### WHAT YOU NEED TO DO
a. From the news report below on robotic knee replacement, list every person named.
b. Continue the news report below on robotic knee replacement after its last sentence.

### SOURCE EXTRACT
SAN DIEGO (KFSN) -- A robotic-assisted system called Navio is helping doctors with total knee replacements in the operating room. The technique was approved by the FDA in 2015, and a special patient at Saint Rita's Catholic Church calls the procedure heaven-sent.
It's hard to keep up with 79-year-old sister Margaret Castro these days. Last year, knee pain made trips to her upstairs office excruciating.
"I would get to a third step and then I'd have to hang on to the wall, and I'd walk holding on to the wall to get to the door. And I never said anything to anybody," Sister Margaret shared.
Sister Margaret worked in leper colonies in India with Mother Teresa for 15 years as a girl. She's tough, but her knee pain got to be too much. She called Scripps Orthopedic Surgeon David Fabi, MD, who told her about the robotic surgery system.
Dr. Fabi said, "It essentially allows us to customize the knee replacement to that patient's specific needs, the specific anatomy."
There's no pre-surgical MRI or CT scan. Dr. Fabi has the Navio in the operating room. Using sensors on the knee, it produces a 3D image that helps him precisely align the knee replacement.

### RECORD EXTRACTS

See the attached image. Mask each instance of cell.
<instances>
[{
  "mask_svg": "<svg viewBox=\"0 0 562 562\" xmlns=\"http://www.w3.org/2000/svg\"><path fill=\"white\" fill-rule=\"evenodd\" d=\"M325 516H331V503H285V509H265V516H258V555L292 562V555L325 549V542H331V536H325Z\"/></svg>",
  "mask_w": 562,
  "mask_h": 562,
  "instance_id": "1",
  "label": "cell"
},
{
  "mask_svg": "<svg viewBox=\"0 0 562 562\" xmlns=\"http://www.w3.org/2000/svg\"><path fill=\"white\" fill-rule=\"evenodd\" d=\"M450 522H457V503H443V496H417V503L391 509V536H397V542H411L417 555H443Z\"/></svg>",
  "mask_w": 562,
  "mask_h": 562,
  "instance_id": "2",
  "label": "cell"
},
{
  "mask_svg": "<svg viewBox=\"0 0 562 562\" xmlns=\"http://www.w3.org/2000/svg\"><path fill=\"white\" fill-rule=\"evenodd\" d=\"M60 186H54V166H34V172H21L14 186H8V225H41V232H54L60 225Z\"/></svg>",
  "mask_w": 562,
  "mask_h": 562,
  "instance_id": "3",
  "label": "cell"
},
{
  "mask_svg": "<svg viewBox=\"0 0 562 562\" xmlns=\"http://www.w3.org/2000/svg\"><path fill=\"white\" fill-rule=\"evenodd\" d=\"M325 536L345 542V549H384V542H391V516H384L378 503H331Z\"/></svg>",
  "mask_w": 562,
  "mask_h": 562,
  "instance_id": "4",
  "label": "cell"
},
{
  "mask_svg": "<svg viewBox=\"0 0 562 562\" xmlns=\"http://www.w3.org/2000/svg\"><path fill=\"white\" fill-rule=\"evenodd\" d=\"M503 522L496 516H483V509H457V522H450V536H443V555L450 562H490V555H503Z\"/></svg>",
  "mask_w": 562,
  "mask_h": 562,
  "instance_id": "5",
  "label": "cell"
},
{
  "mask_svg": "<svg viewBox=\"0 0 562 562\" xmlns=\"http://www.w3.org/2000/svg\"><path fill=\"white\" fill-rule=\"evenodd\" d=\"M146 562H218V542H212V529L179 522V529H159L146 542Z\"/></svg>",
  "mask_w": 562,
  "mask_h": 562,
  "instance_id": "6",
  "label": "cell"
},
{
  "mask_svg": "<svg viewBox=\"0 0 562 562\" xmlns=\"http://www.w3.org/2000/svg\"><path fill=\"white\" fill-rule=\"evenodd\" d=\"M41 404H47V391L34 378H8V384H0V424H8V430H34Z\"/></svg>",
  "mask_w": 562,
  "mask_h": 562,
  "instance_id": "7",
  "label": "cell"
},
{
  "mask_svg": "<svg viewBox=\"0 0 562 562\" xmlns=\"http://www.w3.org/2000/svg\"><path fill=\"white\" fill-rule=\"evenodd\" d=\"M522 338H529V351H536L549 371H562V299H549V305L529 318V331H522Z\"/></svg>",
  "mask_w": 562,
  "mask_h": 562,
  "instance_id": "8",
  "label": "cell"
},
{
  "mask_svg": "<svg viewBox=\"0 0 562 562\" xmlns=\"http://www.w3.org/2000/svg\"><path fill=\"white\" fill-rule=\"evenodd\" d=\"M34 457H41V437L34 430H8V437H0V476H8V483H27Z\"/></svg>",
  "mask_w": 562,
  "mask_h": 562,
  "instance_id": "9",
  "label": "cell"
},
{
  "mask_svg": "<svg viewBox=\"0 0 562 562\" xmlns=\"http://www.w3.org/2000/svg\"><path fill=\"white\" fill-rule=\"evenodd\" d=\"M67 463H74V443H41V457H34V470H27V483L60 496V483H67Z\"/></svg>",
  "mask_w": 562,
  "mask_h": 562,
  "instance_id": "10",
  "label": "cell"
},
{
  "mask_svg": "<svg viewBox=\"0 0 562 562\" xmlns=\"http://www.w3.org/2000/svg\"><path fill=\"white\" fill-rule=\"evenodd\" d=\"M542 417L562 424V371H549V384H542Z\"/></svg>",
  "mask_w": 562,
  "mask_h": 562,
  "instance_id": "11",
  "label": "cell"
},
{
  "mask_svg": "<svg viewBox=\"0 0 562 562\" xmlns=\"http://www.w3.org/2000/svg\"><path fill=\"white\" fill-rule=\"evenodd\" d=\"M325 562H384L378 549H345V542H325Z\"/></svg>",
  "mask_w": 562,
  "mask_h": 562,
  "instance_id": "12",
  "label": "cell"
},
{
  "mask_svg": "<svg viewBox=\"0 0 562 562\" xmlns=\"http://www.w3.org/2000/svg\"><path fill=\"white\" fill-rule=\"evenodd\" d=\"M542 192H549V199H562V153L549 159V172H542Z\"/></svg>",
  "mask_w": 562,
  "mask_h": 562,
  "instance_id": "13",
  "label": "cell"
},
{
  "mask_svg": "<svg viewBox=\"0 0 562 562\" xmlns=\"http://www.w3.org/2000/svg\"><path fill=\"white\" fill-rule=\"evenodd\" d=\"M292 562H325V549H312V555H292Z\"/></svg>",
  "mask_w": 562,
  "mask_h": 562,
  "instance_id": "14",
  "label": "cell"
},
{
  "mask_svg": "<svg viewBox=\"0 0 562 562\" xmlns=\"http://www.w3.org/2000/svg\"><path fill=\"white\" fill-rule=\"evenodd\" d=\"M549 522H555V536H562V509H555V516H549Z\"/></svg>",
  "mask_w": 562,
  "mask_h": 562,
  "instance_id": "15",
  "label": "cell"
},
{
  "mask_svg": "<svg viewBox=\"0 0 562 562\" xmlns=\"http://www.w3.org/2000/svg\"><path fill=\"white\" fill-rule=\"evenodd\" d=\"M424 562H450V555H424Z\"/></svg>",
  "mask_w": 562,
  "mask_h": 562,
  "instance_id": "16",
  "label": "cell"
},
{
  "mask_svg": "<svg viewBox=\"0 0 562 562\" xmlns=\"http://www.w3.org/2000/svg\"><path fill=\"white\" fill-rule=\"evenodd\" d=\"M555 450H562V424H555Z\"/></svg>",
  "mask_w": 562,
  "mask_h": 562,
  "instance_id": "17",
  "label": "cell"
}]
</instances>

### TASK RESULTS
a. Sister Margaret Castro, Mother Teresa, David Fabi

b.
Dr. Fabi explained, "We were hitting about, at best, 90 percent target rate. What the robotic technology and computer technology provides is that now we are able to achieve 98, 99 percent accuracy."
Sister Margaret says she was out of the hospital in two days and back at work in three.
She said, "When I come just to work every day, I don't pay attention to my knee. I just go about my work, and I forget all about my knees, and that's fantastic, you know!"
She says her knee is as good as it's ever been. A nun's prayers answered.
Dr. Fabi travels around the world to teach other surgeons how to use the Navio robotic-assisted knee replacement system. He says in the future, the system may help in hip replacements.